Exercise objective – The listing must be reproduced in full, exactly as it stands.

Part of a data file
'''

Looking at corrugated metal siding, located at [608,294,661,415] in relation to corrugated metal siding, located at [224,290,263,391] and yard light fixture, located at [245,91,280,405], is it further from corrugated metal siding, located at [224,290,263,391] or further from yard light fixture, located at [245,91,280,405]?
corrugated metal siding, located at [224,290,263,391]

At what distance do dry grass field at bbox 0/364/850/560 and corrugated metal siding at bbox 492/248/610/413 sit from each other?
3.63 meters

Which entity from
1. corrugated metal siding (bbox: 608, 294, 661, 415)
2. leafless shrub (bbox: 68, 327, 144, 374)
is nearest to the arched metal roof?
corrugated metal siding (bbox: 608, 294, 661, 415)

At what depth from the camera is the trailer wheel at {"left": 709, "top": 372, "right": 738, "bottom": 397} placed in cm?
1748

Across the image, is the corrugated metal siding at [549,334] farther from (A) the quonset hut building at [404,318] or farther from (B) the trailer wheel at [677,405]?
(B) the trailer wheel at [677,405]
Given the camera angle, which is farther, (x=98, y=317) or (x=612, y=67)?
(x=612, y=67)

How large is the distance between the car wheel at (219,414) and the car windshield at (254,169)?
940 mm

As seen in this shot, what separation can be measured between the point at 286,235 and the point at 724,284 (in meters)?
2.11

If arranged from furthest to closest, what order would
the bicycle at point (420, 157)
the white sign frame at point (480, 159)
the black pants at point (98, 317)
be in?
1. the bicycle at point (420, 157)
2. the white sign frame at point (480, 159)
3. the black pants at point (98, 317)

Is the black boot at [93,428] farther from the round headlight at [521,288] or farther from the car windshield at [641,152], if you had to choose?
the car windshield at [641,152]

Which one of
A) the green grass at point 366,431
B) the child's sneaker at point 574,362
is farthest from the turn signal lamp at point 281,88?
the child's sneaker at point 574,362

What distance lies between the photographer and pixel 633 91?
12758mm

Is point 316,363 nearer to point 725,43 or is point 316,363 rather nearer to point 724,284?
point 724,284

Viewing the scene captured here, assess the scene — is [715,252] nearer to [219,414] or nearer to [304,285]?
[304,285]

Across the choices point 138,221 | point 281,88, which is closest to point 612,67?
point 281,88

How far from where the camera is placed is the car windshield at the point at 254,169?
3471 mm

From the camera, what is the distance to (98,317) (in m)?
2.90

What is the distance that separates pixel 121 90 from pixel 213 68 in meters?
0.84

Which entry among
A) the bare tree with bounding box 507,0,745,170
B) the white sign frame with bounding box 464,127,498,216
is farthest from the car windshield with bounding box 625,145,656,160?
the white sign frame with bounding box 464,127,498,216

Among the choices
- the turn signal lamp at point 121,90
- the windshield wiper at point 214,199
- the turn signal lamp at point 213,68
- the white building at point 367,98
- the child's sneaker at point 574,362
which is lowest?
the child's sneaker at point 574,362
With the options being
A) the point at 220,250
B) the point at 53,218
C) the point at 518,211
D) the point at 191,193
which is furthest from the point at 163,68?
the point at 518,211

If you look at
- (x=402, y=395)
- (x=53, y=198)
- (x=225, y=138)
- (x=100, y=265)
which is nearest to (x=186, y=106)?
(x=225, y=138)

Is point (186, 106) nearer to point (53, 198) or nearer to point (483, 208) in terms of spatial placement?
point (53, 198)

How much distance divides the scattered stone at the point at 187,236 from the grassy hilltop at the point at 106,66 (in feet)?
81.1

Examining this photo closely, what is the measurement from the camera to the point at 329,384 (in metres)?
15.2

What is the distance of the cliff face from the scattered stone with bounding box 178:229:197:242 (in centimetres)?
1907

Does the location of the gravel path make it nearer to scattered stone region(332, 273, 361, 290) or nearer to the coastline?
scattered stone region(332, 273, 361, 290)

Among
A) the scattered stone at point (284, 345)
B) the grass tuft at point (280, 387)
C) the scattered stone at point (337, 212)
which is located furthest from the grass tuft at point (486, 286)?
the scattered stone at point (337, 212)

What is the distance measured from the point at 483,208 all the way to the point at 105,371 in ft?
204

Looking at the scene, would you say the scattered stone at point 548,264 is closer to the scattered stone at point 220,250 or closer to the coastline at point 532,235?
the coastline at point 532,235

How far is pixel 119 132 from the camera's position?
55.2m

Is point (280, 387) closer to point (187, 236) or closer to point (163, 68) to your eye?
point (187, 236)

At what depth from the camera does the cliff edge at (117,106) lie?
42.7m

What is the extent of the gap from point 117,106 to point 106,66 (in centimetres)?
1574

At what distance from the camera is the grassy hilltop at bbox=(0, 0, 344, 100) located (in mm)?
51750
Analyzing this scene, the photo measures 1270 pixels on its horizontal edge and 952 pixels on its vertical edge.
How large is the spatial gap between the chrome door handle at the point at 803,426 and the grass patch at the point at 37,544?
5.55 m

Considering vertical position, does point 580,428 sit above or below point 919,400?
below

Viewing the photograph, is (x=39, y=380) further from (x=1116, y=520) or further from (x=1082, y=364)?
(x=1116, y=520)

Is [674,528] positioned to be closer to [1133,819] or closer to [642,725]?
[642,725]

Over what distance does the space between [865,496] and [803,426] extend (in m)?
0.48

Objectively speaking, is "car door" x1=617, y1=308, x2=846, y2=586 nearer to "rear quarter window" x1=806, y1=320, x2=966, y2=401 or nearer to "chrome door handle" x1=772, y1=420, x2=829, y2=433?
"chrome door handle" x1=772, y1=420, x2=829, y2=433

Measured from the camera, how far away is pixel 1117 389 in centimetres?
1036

'''

The reply –
Looking at corrugated metal siding, located at [608,294,661,415] in relation to corrugated metal siding, located at [224,290,263,391] and yard light fixture, located at [245,91,280,405], is it further from corrugated metal siding, located at [224,290,263,391] or further from yard light fixture, located at [245,91,280,405]?
corrugated metal siding, located at [224,290,263,391]

At what distance do dry grass field at bbox 0/364/850/560 and corrugated metal siding at bbox 492/248/610/413 sit from each other?
3.63 meters

Which entity from
1. corrugated metal siding (bbox: 608, 294, 661, 415)
2. leafless shrub (bbox: 68, 327, 144, 374)
is nearest to the arched metal roof?
corrugated metal siding (bbox: 608, 294, 661, 415)

At what depth from the camera is the trailer wheel at {"left": 709, "top": 372, "right": 738, "bottom": 397} placed in cm?
1748

Across the image, is the corrugated metal siding at [549,334] farther from (A) the quonset hut building at [404,318] or farther from (B) the trailer wheel at [677,405]?
(B) the trailer wheel at [677,405]
Given the camera angle, which is farther, (x=98, y=317) or (x=612, y=67)?
(x=612, y=67)

How large is the distance between the car wheel at (219,414) and the car windshield at (254,169)?
940 mm

As seen in this shot, what separation can be measured between the point at 286,235 and the point at 724,284 (in meters)?
2.11

If arranged from furthest to closest, what order would
the bicycle at point (420, 157)
the white sign frame at point (480, 159)
the black pants at point (98, 317)
be in?
1. the bicycle at point (420, 157)
2. the white sign frame at point (480, 159)
3. the black pants at point (98, 317)

Is the black boot at [93,428] farther from the round headlight at [521,288] or farther from the car windshield at [641,152], if you had to choose?
the car windshield at [641,152]

Which one of
A) the green grass at point 366,431
B) the child's sneaker at point 574,362
is farthest from the turn signal lamp at point 281,88?
the child's sneaker at point 574,362

What distance lies between the photographer and pixel 633 91?
12758mm

Is point 316,363 nearer to point 725,43 or is point 316,363 rather nearer to point 724,284?
point 724,284

Viewing the scene captured here, assess the scene — is [715,252] nearer to [219,414] or nearer to [304,285]?
[304,285]

Across the choices point 138,221 | point 281,88, which is closest to point 612,67?
point 281,88

How far from where the camera is placed is the car windshield at the point at 254,169?
3471 mm

From the camera, what is the distance to (98,317) (in m)?
2.90

What is the distance that separates pixel 121 90 from pixel 213 68 in meters?
0.84

Which entry among
A) the bare tree with bounding box 507,0,745,170
B) the white sign frame with bounding box 464,127,498,216
is farthest from the car windshield with bounding box 625,145,656,160?
the white sign frame with bounding box 464,127,498,216

Among the choices
- the turn signal lamp at point 121,90
- the windshield wiper at point 214,199
- the turn signal lamp at point 213,68
- the white building at point 367,98
- the child's sneaker at point 574,362
which is lowest?
the child's sneaker at point 574,362
With the options being
A) the point at 220,250
B) the point at 53,218
C) the point at 518,211
D) the point at 191,193
which is furthest from the point at 163,68?
the point at 518,211

If you look at
- (x=402, y=395)
- (x=53, y=198)
- (x=225, y=138)
- (x=100, y=265)
which is nearest to (x=186, y=106)?
(x=225, y=138)

Is point (186, 106) nearer to point (53, 198) or nearer to point (483, 208) in terms of spatial placement?
point (53, 198)

How much distance divides the scattered stone at the point at 187,236 from the grassy hilltop at the point at 106,66 (in feet)?
81.1

Examining this photo closely, what is the measurement from the camera to the point at 329,384 (in metres)?
15.2

What is the distance of the cliff face from the scattered stone with bounding box 178:229:197:242 (in centimetres)?
1907

Does the location of the gravel path make it nearer to scattered stone region(332, 273, 361, 290) or nearer to the coastline?
scattered stone region(332, 273, 361, 290)

Among
A) the scattered stone at point (284, 345)
B) the grass tuft at point (280, 387)
C) the scattered stone at point (337, 212)
which is located furthest from the grass tuft at point (486, 286)?
the scattered stone at point (337, 212)

What is the distance measured from the point at 483,208 all the way to the point at 105,371 in ft?
204

Looking at the scene, would you say the scattered stone at point 548,264 is closer to the scattered stone at point 220,250 or closer to the coastline at point 532,235?
the coastline at point 532,235

How far is pixel 119 132 from the camera's position?
55.2m

Is point (280, 387) closer to point (187, 236) or closer to point (163, 68) to your eye?
point (187, 236)

At what depth from the camera does the cliff edge at (117,106) lie?
42.7m

What is the extent of the gap from point 117,106 to point 106,66 (in centimetres)?
1574

At what distance from the camera is the grassy hilltop at bbox=(0, 0, 344, 100) located (in mm)?
51750
Analyzing this scene, the photo measures 1270 pixels on its horizontal edge and 952 pixels on its vertical edge.
How large is the spatial gap between the chrome door handle at the point at 803,426 and the grass patch at the point at 37,544?
5.55 m

Considering vertical position, does point 580,428 sit above or below point 919,400?
below

Viewing the photograph, is (x=39, y=380) further from (x=1116, y=520) or further from (x=1082, y=364)?
(x=1116, y=520)

Is [674,528] positioned to be closer to [1133,819] or closer to [642,725]?
[642,725]

Over what distance does the space between [865,496] and [803,426] extend (in m)?
0.48

Objectively speaking, is "car door" x1=617, y1=308, x2=846, y2=586 nearer to "rear quarter window" x1=806, y1=320, x2=966, y2=401 or nearer to "chrome door handle" x1=772, y1=420, x2=829, y2=433?
"chrome door handle" x1=772, y1=420, x2=829, y2=433

Measured from the camera, how far away is pixel 1117 389 in centimetres?
1036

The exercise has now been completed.